The Situation in Developing Countries

WasserHigh mortality rates, especially amongst very young children and their mothers in childbirth, low life expectancy and preventable diseases caused by infections and parasites are characteristic features of the state of public health in developing countries.

The causes of many of the diseases caused by poverty have less to do with the particular risk of infection in hot climates, and much more to do with poor hygiene standards and living conditions, inadequate nutrition, health service systems which barely function, and low levels of formal education. The AIDS epidemic is spreading through poor countries with terrifying speed, causing untold devastation.

Health services across the world are attempting to cope with these enormous problems, even though they are often poorly equipped for the purpose and, in rural areas, may still only be under construction. Suitably qualified professionals are still scarce outside the large cities. Low levels of pay, bad levels of professional motivation and supervision as well as unusually hard working conditions can all reduce the difficulty levels for  people to carrying out aid work outside the larger cities.  

Most children in developing countries die of diseases for which there are cost-effective immunisations, or which are easily treatable. The ProtectStar Foundation aims to try to protect children from the six most dangerous infectious diseases: polio, diphtheria, whooping cough, measles, tetanus and tuberculosis.
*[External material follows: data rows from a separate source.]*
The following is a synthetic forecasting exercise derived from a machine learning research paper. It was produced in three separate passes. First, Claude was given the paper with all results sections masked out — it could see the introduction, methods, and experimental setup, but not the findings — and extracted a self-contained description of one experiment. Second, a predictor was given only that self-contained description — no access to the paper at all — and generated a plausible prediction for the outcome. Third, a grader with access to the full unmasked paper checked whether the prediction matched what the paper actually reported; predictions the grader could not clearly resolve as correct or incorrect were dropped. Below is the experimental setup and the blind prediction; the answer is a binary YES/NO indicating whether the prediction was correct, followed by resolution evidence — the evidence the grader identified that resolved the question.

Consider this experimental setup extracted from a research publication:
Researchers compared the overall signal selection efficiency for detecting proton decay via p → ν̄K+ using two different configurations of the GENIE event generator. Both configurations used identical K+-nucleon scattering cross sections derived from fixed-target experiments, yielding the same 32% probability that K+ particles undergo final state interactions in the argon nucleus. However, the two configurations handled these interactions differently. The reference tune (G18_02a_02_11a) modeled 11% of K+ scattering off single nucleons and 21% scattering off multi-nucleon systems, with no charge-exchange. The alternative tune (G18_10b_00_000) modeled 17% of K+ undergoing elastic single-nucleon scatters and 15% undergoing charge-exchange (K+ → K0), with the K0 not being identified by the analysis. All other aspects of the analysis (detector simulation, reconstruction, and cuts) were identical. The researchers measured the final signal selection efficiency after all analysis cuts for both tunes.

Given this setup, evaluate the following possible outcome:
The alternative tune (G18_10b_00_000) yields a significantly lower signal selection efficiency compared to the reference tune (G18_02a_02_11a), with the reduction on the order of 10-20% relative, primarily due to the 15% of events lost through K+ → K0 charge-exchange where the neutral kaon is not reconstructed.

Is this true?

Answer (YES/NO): NO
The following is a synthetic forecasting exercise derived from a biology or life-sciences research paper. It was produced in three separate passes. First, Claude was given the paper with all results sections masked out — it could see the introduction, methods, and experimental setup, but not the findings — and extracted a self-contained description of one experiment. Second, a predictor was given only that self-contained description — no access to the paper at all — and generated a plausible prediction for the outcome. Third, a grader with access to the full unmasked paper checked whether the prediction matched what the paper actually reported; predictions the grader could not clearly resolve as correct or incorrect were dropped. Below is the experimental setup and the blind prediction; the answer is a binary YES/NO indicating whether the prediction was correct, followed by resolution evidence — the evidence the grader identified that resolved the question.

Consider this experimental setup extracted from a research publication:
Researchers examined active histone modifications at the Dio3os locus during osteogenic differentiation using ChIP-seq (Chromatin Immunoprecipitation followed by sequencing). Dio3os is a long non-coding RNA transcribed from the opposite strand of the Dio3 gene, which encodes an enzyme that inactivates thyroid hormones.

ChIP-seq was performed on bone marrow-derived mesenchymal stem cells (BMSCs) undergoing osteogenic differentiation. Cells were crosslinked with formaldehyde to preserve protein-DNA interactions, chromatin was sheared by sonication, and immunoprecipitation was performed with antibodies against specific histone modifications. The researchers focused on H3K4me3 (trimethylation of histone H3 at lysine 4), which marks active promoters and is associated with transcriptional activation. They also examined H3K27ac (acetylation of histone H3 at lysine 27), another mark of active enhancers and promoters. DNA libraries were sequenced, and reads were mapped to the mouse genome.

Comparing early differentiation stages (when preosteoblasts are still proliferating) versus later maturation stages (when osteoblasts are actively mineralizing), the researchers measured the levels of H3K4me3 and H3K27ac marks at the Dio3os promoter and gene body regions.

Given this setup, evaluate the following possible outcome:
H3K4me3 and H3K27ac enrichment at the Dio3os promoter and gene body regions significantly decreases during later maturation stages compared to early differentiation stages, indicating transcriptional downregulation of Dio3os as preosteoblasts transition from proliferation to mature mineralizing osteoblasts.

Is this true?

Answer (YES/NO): YES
The ProtectStar Foundation plans to buy vaccines and to pack them into cool boxes ready for transport. Specially-selected medical workers will then be able to reach the children who need them, even in the remotest villages. 

Additionally, the ProtectStar Foundation supports the development of comprehensive and universally-available basic health services in all countries. Our goal is to train health workers and midwives and to set up medical stations with essential medication. Providing artemisinin-based combination preparations (ACT) for protection against malaria is just the start. These preparations, however, are very expensive and beyond the reach of the poor local populations in the areas affected by malaria.